**Exercise**
Skip the images and return the records below exactly.

————————

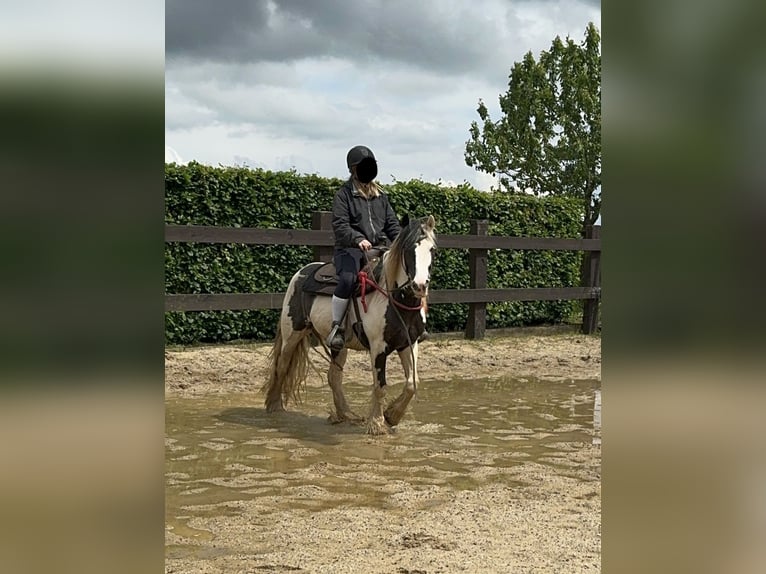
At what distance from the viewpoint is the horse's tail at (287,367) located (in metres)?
6.65

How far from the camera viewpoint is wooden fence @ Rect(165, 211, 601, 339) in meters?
8.82

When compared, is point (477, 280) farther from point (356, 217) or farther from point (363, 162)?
point (363, 162)

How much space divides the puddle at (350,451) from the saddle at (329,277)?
3.38 ft

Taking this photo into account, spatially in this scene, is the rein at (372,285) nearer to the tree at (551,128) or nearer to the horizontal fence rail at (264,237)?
the horizontal fence rail at (264,237)

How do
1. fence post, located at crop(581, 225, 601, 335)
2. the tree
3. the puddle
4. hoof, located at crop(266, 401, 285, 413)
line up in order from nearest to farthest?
the puddle < hoof, located at crop(266, 401, 285, 413) < fence post, located at crop(581, 225, 601, 335) < the tree

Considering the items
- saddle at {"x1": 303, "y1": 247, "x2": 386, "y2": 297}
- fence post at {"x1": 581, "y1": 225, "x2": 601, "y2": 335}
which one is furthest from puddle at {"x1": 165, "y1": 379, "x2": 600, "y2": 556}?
fence post at {"x1": 581, "y1": 225, "x2": 601, "y2": 335}

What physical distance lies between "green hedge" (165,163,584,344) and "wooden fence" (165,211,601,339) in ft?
1.80

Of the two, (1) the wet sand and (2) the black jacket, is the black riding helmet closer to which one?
(2) the black jacket

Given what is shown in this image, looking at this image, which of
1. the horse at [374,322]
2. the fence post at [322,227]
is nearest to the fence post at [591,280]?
the fence post at [322,227]

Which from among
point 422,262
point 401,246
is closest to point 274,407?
point 401,246
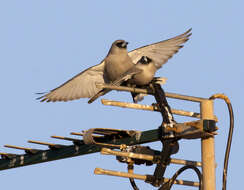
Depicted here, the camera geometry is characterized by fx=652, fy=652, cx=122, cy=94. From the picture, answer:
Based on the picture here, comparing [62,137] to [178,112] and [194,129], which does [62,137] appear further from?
[194,129]

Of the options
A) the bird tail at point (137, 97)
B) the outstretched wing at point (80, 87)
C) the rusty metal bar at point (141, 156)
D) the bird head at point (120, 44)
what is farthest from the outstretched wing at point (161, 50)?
the rusty metal bar at point (141, 156)

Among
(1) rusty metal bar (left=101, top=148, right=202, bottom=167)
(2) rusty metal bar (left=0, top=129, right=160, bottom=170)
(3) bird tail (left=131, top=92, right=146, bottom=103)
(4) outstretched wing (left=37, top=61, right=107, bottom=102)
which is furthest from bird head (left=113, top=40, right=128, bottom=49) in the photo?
(1) rusty metal bar (left=101, top=148, right=202, bottom=167)

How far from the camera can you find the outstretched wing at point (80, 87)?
13703 millimetres

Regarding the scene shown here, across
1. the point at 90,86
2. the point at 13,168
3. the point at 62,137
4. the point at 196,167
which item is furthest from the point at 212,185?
the point at 90,86

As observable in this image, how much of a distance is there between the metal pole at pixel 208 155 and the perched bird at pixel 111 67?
16.2ft

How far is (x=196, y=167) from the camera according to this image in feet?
26.5

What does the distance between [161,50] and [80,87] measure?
6.61 ft

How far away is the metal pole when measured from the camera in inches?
303

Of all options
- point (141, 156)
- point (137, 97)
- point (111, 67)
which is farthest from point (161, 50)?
point (141, 156)

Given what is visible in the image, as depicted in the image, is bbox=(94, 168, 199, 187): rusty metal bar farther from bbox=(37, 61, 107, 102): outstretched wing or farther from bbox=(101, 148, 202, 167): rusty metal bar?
bbox=(37, 61, 107, 102): outstretched wing

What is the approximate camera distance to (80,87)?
13.9 metres

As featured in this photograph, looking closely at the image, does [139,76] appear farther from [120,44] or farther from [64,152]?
[120,44]

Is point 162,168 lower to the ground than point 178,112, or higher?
lower

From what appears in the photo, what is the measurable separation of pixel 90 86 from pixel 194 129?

————————

**Response below**
At what distance from the viewpoint is the horse's tail at (287,367) located (in metres)?
6.65

How far from the camera viewpoint is wooden fence @ Rect(165, 211, 601, 339) in meters?
8.82

When compared, is point (477, 280) farther from point (356, 217) or farther from point (363, 162)?
point (363, 162)

How much space divides the puddle at (350,451) from the saddle at (329,277)?
3.38 ft

Taking this photo into account, spatially in this scene, is the rein at (372,285) nearer to the tree at (551,128) or nearer to the horizontal fence rail at (264,237)?
the horizontal fence rail at (264,237)

How do
1. fence post, located at crop(581, 225, 601, 335)
2. the tree
3. the puddle
4. hoof, located at crop(266, 401, 285, 413)
line up in order from nearest to farthest?
the puddle < hoof, located at crop(266, 401, 285, 413) < fence post, located at crop(581, 225, 601, 335) < the tree

Considering the items
- saddle at {"x1": 303, "y1": 247, "x2": 386, "y2": 297}
- fence post at {"x1": 581, "y1": 225, "x2": 601, "y2": 335}
which one is furthest from puddle at {"x1": 165, "y1": 379, "x2": 600, "y2": 556}?
fence post at {"x1": 581, "y1": 225, "x2": 601, "y2": 335}

What physical distance lies between "green hedge" (165,163,584,344) and "wooden fence" (165,211,601,339) in ft?
1.80

Of the two, (1) the wet sand and (2) the black jacket, is the black riding helmet closer to which one?
(2) the black jacket

Given what is shown in this image, looking at this image, which of
1. the horse at [374,322]
2. the fence post at [322,227]
is nearest to the fence post at [591,280]?
the fence post at [322,227]

Which from among
point 422,262
point 401,246
is closest to point 274,407?
point 401,246
Depicted here, the camera geometry is characterized by fx=652, fy=652, cx=122, cy=94. From the picture, answer:
Based on the picture here, comparing [62,137] to [178,112] and [194,129], which does [62,137] appear further from?
[194,129]

Of the options
A) the bird tail at point (137, 97)
B) the outstretched wing at point (80, 87)
C) the rusty metal bar at point (141, 156)
D) the bird head at point (120, 44)
what is farthest from the outstretched wing at point (161, 50)?
the rusty metal bar at point (141, 156)

Among
(1) rusty metal bar (left=101, top=148, right=202, bottom=167)
(2) rusty metal bar (left=0, top=129, right=160, bottom=170)
(3) bird tail (left=131, top=92, right=146, bottom=103)
(4) outstretched wing (left=37, top=61, right=107, bottom=102)
which is furthest from bird head (left=113, top=40, right=128, bottom=49) in the photo?
(1) rusty metal bar (left=101, top=148, right=202, bottom=167)

How far from the camera can you find the outstretched wing at point (80, 87)?
13703 millimetres

Regarding the scene shown here, across
1. the point at 90,86
2. the point at 13,168
3. the point at 62,137
4. the point at 196,167
which item is furthest from the point at 212,185?
the point at 90,86

As observable in this image, how much of a distance is there between the metal pole at pixel 208 155 and the perched bird at pixel 111 67?
16.2ft

How far is (x=196, y=167) from the camera according to this image in feet?
26.5

What does the distance between [161,50] and [80,87] measure?
6.61 ft

How far away is the metal pole when measured from the camera in inches?
303

Of all options
- point (141, 156)
- point (137, 97)
- point (111, 67)
which is farthest from point (161, 50)?
point (141, 156)

Given what is visible in the image, as depicted in the image, is bbox=(94, 168, 199, 187): rusty metal bar farther from bbox=(37, 61, 107, 102): outstretched wing or farther from bbox=(101, 148, 202, 167): rusty metal bar?
bbox=(37, 61, 107, 102): outstretched wing

What is the approximate camera distance to (80,87)?
13.9 metres

As featured in this photograph, looking closely at the image, does [139,76] appear farther from [120,44] or farther from [64,152]?
[120,44]

Is point 162,168 lower to the ground than point 178,112, or higher?
lower

From what appears in the photo, what is the measurable separation of pixel 90 86 from pixel 194 129?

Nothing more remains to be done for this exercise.